Dataset records
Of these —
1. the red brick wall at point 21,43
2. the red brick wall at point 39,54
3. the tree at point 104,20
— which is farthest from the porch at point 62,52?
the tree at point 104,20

Stated problem:
Give back the whole listing exactly as it reads.

The reply:
Of these —
1. the red brick wall at point 21,43
2. the red brick wall at point 39,54
3. the tree at point 104,20
— which is farthest from the porch at point 62,52?
the tree at point 104,20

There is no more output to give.